SOURCE TEXT:
--------
Amperity Bridge

Amperity Bridge allows users to share data between Amperity and a data lakehouse using industry-standard data formats. Each bridge can be quickly configured to enable inbound and/or outbound connections that give your brand access to shared tables without replicating data.

Advantages of Amperity Bridge include:

  • Fast setup Connect Amperity to a lakehouse in minutes using sharing keys instead of integrations.

  • Zero copy Control access to shared tables without replicating data across platforms. Build pipelines faster and consolidate your brand’s storage costs into a single location.

  • Scalable processing Enrich massive volumes of data quickly. Data is not moved or transformed from where it resides. Model customer data directly in the lakehouse or model it in Amperity.

  • Live data View customer data at rest in a lakehouse or in Amperity through a shared catalog. Explore and query data without waiting for refreshes or updates.

Inbound shares

Delta Sharing is an open protocol for simple and secure sharing of live data between organizations without copying data to another system and regardless of which computing platforms are used.

A bridge represents a connection between Amperity and an external lakehouse. Each bridge may be configured for one inbound and one outbound connection.

An inbound share represents the configuration for how a shared dataset is made available from a lakehouse to Amperity, such as using the Delta Sharing open protocol to share data with Databricks.

An inbound share is configured in a series of steps across Databricks and Amperity.

  1. Inbound prerequisites

  2. Configure Databricks

  3. Add bridge

Inbound prerequisites

Before you can create inbound sharing between Databricks and Amperity a recipient and share must be created in Databricks, after which tables are added to the share and access to the share is granted to the recipient. The user who performs these actions may use the Databricks CLI or the Databricks Catalog Explorer and must the CREATE RECIPIENT, CREATE SHARE, USE CATALOG, USE SCHEMA, and SELECT permissions, along with the ability to grant the recipient access to the share.

Requirement 1.

The user who will create a recipient for sharing data from Databricks to Amperity must have CREATE RECIPIENT permissions in Databricks.

Note

If a Databricks notebook is used to create the recipient the cluster must use Databricks Runtime 11.3 LTS (or higher) and must be running in shared mode or single-cluster access mode.

Requirement 2.

The user who will create a share in the Unity Catalog metastore must have CREATE SHARE permissions in Databricks.

Requirement 3.

The user who will add tables to a share must:

  • Be a share owner; Databricks recommends to use a group as the share owner.

  • Have USE CATALOG and USE SCHEMA permissions on the catalog and schema in which the tables are located.

  • Have SELECT permissions to each table.

Requirement 4.
--------
ENTRIES PROVIDED:

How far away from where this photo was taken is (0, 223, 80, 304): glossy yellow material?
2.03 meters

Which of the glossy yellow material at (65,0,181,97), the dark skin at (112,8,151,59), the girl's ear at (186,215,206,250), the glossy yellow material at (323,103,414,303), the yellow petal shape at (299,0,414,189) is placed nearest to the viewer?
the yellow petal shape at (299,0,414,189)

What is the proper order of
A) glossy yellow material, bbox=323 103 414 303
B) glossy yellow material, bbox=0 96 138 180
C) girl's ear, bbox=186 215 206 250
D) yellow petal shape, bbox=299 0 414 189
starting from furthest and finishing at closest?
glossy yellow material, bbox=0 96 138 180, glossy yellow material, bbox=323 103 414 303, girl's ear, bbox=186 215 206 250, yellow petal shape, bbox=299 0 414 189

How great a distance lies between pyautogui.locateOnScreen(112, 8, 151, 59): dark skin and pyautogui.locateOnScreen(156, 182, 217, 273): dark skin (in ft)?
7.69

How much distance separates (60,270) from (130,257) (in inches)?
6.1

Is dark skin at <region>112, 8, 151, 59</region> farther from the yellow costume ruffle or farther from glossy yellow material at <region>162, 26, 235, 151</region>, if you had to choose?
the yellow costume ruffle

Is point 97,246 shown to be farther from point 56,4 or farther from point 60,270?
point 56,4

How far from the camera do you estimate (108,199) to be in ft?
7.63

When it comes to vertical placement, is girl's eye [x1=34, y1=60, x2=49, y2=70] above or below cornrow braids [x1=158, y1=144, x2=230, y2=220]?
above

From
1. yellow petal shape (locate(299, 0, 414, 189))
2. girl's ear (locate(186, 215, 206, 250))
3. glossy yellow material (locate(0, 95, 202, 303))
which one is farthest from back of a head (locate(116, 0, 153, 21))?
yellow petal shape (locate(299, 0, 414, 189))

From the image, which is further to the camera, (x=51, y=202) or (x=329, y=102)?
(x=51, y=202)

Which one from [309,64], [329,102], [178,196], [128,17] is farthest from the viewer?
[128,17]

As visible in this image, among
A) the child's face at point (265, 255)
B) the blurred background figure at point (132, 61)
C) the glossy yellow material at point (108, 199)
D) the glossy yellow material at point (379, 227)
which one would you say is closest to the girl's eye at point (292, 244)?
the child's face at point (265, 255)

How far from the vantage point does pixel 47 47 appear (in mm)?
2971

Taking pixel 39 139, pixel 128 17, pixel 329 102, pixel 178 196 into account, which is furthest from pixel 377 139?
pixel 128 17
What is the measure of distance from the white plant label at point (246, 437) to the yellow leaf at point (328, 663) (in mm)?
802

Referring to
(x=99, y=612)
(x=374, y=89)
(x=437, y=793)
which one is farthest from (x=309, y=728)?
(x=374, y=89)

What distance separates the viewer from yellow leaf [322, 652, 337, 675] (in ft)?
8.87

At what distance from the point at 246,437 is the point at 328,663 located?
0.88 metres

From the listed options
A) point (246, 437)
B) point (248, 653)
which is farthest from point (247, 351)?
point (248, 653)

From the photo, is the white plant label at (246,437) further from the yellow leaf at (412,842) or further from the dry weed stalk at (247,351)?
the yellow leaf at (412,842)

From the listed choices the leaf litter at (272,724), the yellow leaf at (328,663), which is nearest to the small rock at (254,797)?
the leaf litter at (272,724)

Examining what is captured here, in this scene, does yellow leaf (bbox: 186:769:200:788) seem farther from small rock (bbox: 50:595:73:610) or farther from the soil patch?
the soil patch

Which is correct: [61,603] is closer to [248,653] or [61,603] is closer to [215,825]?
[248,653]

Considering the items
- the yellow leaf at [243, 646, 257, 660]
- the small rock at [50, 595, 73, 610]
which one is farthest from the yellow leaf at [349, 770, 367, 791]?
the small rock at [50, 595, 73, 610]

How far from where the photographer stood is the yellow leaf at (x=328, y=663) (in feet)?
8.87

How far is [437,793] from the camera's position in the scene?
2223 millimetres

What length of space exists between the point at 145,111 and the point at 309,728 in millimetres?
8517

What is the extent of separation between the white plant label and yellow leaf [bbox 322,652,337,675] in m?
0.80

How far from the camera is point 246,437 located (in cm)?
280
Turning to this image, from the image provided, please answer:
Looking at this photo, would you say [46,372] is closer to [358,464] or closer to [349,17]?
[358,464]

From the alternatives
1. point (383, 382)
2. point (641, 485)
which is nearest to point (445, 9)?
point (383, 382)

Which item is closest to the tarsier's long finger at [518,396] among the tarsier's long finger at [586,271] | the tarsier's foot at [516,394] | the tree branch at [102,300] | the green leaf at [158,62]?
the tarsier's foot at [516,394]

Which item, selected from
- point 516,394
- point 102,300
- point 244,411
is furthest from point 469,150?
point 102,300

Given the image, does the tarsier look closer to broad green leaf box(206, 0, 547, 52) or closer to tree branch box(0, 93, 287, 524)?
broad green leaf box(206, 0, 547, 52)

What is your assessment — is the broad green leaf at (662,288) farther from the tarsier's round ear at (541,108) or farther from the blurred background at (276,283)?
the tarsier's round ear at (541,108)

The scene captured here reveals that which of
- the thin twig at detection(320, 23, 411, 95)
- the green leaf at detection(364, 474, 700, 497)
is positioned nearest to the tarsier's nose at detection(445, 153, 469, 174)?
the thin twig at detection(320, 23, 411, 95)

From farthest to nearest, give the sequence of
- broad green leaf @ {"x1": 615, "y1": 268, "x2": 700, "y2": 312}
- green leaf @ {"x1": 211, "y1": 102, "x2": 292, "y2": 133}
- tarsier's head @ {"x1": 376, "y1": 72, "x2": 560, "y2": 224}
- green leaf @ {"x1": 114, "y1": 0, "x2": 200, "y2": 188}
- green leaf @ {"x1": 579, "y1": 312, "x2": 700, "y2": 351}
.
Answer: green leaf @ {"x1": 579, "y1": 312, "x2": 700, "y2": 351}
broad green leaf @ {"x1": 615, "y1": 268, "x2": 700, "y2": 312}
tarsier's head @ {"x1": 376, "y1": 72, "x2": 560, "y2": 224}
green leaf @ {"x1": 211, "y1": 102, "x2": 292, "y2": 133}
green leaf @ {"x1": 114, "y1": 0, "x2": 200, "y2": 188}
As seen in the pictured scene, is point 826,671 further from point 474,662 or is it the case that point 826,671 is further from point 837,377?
--------
THE REQUEST:
Answer these questions from the Amperity Bridge text:
(a) How many inbound and outbound connections can each bridge have?
(b) What Databricks Runtime version must the cluster use if a Databricks notebook creates the recipient?
(c) What does Databricks recommend using as the share owner?

WRITTEN ANSWER:
(a) Each bridge can have one inbound and one outbound connection.
(b) The cluster must use Databricks Runtime 11.3 LTS or higher.
(c) Databricks recommends using a group as the share owner.